El Wiam le centième parti de la République

La Mauritanie est paradoxalement, en raison de sa faible population, un peu moins de  trois millions d’habitants, ce qui ne représente qu’un petit quartier départemental  d’une ville moyennement peuplée, l’un des pays les plus politisé au monde .Mais est ce un atout ou un inconvénient si l’on sait qu’il y a actuellement environ une centaine de partis  grands et petits, qui se partagent cette contrée qui essaye  de se mettre au pas des pays en développement. Et jugez vous en même l’énormité du paradoxe, si les USA, la France  et l’Allemagne, à titre d’exemple, n’en ont que deux ou trois puissants qui se disputent l’arène politique ! Chez nous l’ambition n’a pas de limite et chacun a crée ou criera son propre parti  comme si la chefferie, le poste ou les affaires ne suffisaient pas .D’accord la démocratie n’est pas limitative par essence chez nous .Mais il y quand même des limites. Cette perte du sens de la mesure est tout à fait nouvelle chez nous ,car c’est grâce à ce sens de la mesure que nous avons pu édifier une nation dans cette vaste région en respectant tacitement  des règles édictées par la morale et l’objectivité. Avec la démocratie nouvelle, nous donnons au monde l’impression d’être frénétique et les analystes politiques se cachent pour sourire : cent partis pour moins de trois millions d’habitants, pendant que nous jugeons ce score à enregistrer au livre des Guinness du genre démocratie. Soit virtuellement un président pour dix mille personnes si l’on marginalise les mineurs, à quelque chose prés.

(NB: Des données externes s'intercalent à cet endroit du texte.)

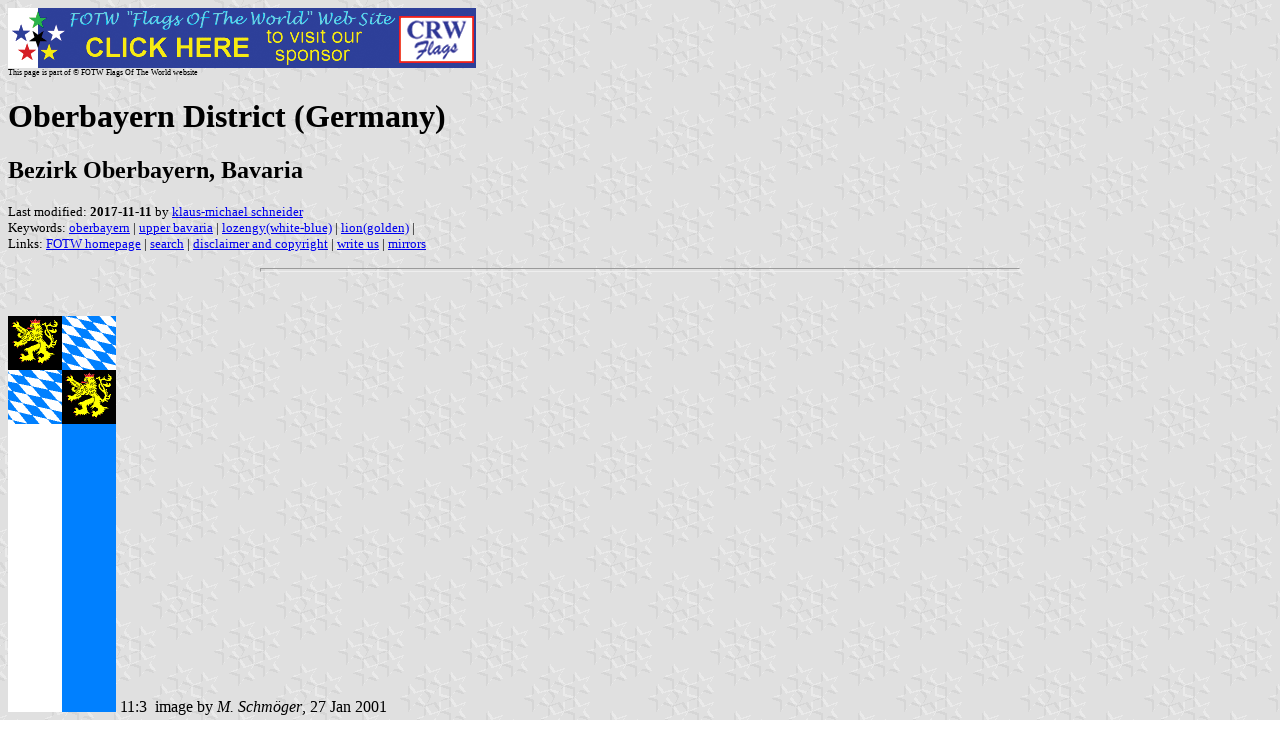

--- FILE ---
content_type: text/html
request_url: https://www.crwflags.com/fotw/Flags/de-by-01.html
body_size: 7159
content:
<HTML>
<HEAD>
<TITLE>Oberbayern District (Germany)</TITLE>
<SUBTITLE Bezirk Oberbayern, Bavaria>
<EDITOR kms>
<ABSTRACT >
<KEYWORDS oberbayern,upper bavaria,lozengy(white-blue),lion(golden),>
</HEAD>
<BODY background="../images/fotwbckg.gif">
<A HREF="host.html"><IMG SRC="../images/linea2.gif" BORDER=0 VALIGN=CENTER></A><BR>
<FONT SIZE=-2><SUP>This page is part of &copy; FOTW Flags Of The World website</SUP></FONT>
<H1>Oberbayern District (Germany)</H1>
<H2>Bezirk Oberbayern, Bavaria</H2>
<P><FONT SIZE=-1>Last modified: <B>2017-11-11</B> by <A HREF="mailto:kms-vexillum@web.de">klaus-michael schneider</A>
<BR>
Keywords: <A HREF="keywordo.html#oberbayern">oberbayern</A> | <A HREF="keywordu.html#upper bavaria">upper bavaria</A> | <A HREF="keywordl.html#lozengy(white-blue)">lozengy(white-blue)</A> | <A HREF="keywordl.html#lion(golden)">lion(golden)</A> | <BR>
Links: <A HREF="index.html">FOTW homepage</A> |
<A HREF="search.html">search</A> | 
<A HREF="disclaim.html">disclaimer and copyright</A> | 
<A HREF="mailme.html">write us</A> | 
<A HREF="mirror.html">mirrors</A>
</FONT><br><HR SIZE=4 ALIGN=CENTER WIDTH=60%><br>
<!--CUT ABOVE-->



<br><a href="../images/d/de-by-01_.gif"><img SRC="../images/d/de-by-01_.gif" ALT="[Oberbayern District (Bavaria, Germany)]" border=0 height=396 width=108></a>
11:3&nbsp; image by <i>M. Schm&#246;ger</i>, 27 Jan 2001

<ul>
  <li><a href="#ob">Oberbayern district</a></li>
</ul>

<i>Other Oberbayern pages:</i>
<ul>
<li>County-Free City Flags (<i>Flaggen kreisfreier St&#228;dte</i>):</li>
<ul>
<li><a href="de-by-in.html">City of Ingolstadt</a> (<i>Stadt Ingolstadt</i>)</li>
<li><a href="de-by-m.html">City of Munich</a> (<i>Landeshauptstadt M&#252;nchen</i>)</li>
<li><a href="de-by-rs.html">City of Rosenheim</a> (<i>Stadt Rosenheim</i>)</li>
</ul>

<li>County Flags (<i>Landkreisflaggen</i>):</li>
<ul>
<li><a href="de-ao.html">Alt&#246;tting County</a> (<i>Landkreis Alt&#246;tting</i>)</li>
<li><a href="de-tw.html">Bad T&#246;lz-Wolfratshausen County</a> (<i>Landkreis Bad T&#246;lz-Wolfratshausen</i>)</li>
<li><a href="de-bg.html">Berchtesgadener Land County</a> (<i>Landkreis Berchtesgadener Land</i>)</li>
<li><a href="de-dc.html">Dachau County</a> (<i>Landkreis Dachau</i>)</li>
<li><a href="de-eb.html">Ebersberg County</a> (<i>Landkreis Ebersberg</i>)</li>
<li><a href="de-ed.html">Erding County</a> (<i>Landkreis Erding</i>)</li>
<li><a href="de-ei.html">Eichst&#228;tt County</a> (<i>Landkreis Eichst&#228;tt</i>)</li>
<li><a href="de-fs.html">Freising County</a> (<i>Landkreis Freising</i>)</li>
<li><a href="de-ff.html">F&#252;rstenfeldbruck County</a> (<i>Landkreis F&#252;rstenfeldbruck</i>)</li>
<li><a href="de-ga.html">Garmisch-Partenkirchen County</a> (<i>Landkreis Garmisch-Partenkirchen</i>)</li>
<li><a href="de-ll.html">Landsberg County</a> (<i>Landkreis Landsberg</i>)</li>
<li><a href="de-mb.html">Miesbach County</a> (<i>Landkreis Miesbach</i>)</li>
<li><a href="de-mu.html">M&#252;hldorf County</a> (<i>Landkreis M&#252;hldorf</i>)</li>
<li><a href="de-mc.html">Munich County</a> (<i>Landkreis M&#252;nchen</i>)</li>
<li><a href="de-nd.html">Neuburg-Schrobenhausen County</a> (<i>Landkreis Neuburg-Schrobenhausen</i>)</li>
<li><a href="de-ph.html">Pfaffenhofen County</a> (<i>Landkreis Pfaffenhofen</i>)</li>
<li><a href="de-ro.html">Rosenheim County</a> (<i>Landkreis Rosenheim</i>)</li>
<li><a href="de-sn.html">Starnberg County</a> (<i>Landkreis Starnberg</i>)</li>
<li><a href="de-ts.html">Traunstein County</a> (<i>Landkreis Traunstein</i>)</li>
</ul>

<li>Counties before the 30th June 1972 municipal reform:</li>
<ul>
<li><a href="de-ai.html#ai1972">Aichach County</a> (<i>Landkreis Aichach</i>)</li>
<li><a href="de-bg.html#bg1973">Berchtesgaden County</a> (<i>Landkreis Berchtesgaden</i>)</li>
<li><a href="de-wm.html#so">Schongau County</a> (<i>Landkreis Schongau</i>)</li>
<li><a href="de-nd.html#sb">Schrobenhausen County</a> (<i>Landkreis Schrobenhausen</i>)</li>
</ul>
</ul>

<hr>
<p><i>See also:</i>
<ul>
<li><a href="de-1.html">Higher Communal Associations</a> (<i>H&#246;here Kommunalverb&#228;nde</i>, including <i>Bezirke</i>)</li>
<li><a href="de-by.html">Bavaria</a> (<i>Bayern</i>, Germany)</li>
<li><a href="de.html">Germany</a></li>
</ul>

<hr>
<h2><a NAME="ob"></a>Oberbayern district</h2>
<p>The coat-of-arms, granted 27 May 1964, combines two old Bavarian symbols, the <a href="de-by.html">lozenges</a> and the <a href="de-pf_hi.html">Palatine lion</a>. You can find a picture of this coat-of-arms at <i>Ralf Hartemink</i>'s <a href="http://www.bng.nl/ngw/int/dld/amter/oberbayern.htm">International Civic Arms</a> website. In Oberbayern too there was a discussion about the flag [as in <a href="de-by-02.html">Niederbayern</a>]: the possible stripe combinations were yellow-blue or white-blue-white, but the <i>Bezirk</i> did not like these. Since 1979 the <i>Bezirk</i> tried to get approval for a banner-of-arms, without success. However, since 11 March 1982 the <i>Bezirk Oberbayern</i> uses a vertical flag. The upper, square part is quartered (1 and 4: Sable, a lion rampant Or, armed and crowned Gules; 2 and 3: lozengy Argent and Azure), the lower part is vertically divided in white and blue.
Source: <a href="bib-lia.html#lin97">Linder 1997</a> which is available <a href="http://home.t-online.de/home/flaggenarchiv/fk51.htm">online</a> at the <i>Der Flaggenkurier</i> website. Further information at the <a href="http://www.bezirk-oberbayern.de"><i>Bezirk Oberbayern</i> website</a> (only the recently devised logo is shown, not the coat-of-arms or the flag).
<br><i>M. Schm&#246;ger</i>, 27 Jan 2001
</p>

<p>Does this mean that this <i>Bezirk</i> has <i>only</i> got a hanging flag, whereas the <a href="de-by-.html#dis">other <i>Bezirke</i></a> have <i>only</i> got horizontal flags? And where does the 11:3 ratio come from?
<br><i>Santiago Dotor</i>, 30 Jan 2001
</p>

<p>The flags of the Bavarian <i>Bezirke</i> are based on <a href="bib-lia.html#lin97">Linder 1997</a> which is available <a href="http://home.t-online.de/home/flaggenarchiv/fk51.htm">online</a> [but without images] at the <i>Der Flaggenkurier</i> website. He shows six of them as 'normal' horizontal flags, only the one of Oberbayern as a vertical flag. As both Dieter Linder and me live in <a href="de-by-m.html">Munich</a> (the capital of Oberbayern) we both checked the flag of Oberbayern on our own, and Dieter Linder depicted a sketch of it in his article. I made several photos of the Oberbayern flag, and also measured it (it is 440 � 120 cm, i.e. 11:3 proportion). There is no official basis for this proportion; this flag is not even official, as already mentioned. I guess this is just what the flag manufacturer wanted to make. The <i>Bezirk</i> Oberbayern definitely <b>does not use a horizontal</b> 'normal' flag.
<br><i>M. Schm&#246;ger</i>, 2 Feb 2001
</p>

<hr> 
<p>back to <b>Bavarian District, County and Municipal Flags Index page</b> click <a href="de-by-.html"> here</a> 
</p>

<script src="http://www.google-analytics.com/urchin.js" type="text/javascript"></script><script type="text/javascript">_uacct="UA-613479-1";urchinTracker();</script></body>
</HTML>


La moralité dans tout cela est que le concept de parti au sens politique du terme nous échappe et que nous devons le différencier de la coopérative et du club amical. Il  revient aux décideurs de légiférer sur la question pour que le combat politique en Mauritanie n’éternise la miniature et n’aboutisse à l’atomisation pure et simple des énergies et des moyens. A ce niveau nous nous demandons s’il est raisonnable de diriger un parti politique sans adhérents. Nous pouvons attester qu’il existe des partis moins importants qu’une coopérative de campagne, numériquement parlants

Mais revenons à nos moutons .Où nous a conduit ce gaspillage idéologique, si jamais nous pouvons parler d’idéologie dans ce cas ? Pensons nous que notre démocratie s’en porte mieux avec des suffrages teintés d’originalités archaïques et hors du temps .Au fond qu’est ce qui distingue au moins quatre vint dix neuf pour cent d’entre eux ? Pas grand-chose en tout cas pas de quoi légitimer réellement la création de  la nième copie.

En réalité le combat politique est biaisé chez nous et constitue un frein réel au développent La démocratie est travestie par beaucoup de politiciens qui sont des spécialistes du mélange des genres et qui en font un métier au sens propre du terme. Pas la voie de la libéralisation des énergies et le progrès .Cela rappelle cet ami bonhomme qui s’endette pour un mouton le jour où il est incapable d’acheter une livre de viande fraîche.

La morale est que nous avons gaspillé beaucoup d’énergies et de temps pour rien. Les partis politiques s’engagent éternellement dans un combat où le peuple ne gagne pas puisque ce combat n’est pas le sien .Majorité, gauche et centre si, nous devons parler d’alignement politique moderne, ne sont que des composantes du peuple dont les rapports ne doivent jamais être en opposition avec les intérêts de celui-ci. Pour cette raison l’opportunisme, les fourvoiements doivent être exclus du jeu de la puissance et du pouvoir.

Au lieu de cela, les composantes politiques doivent se respecter et respecter le jeu politique dicté par les principes d’égalité de fraternité et de justice qui constituent l’essence de notre devise nationale.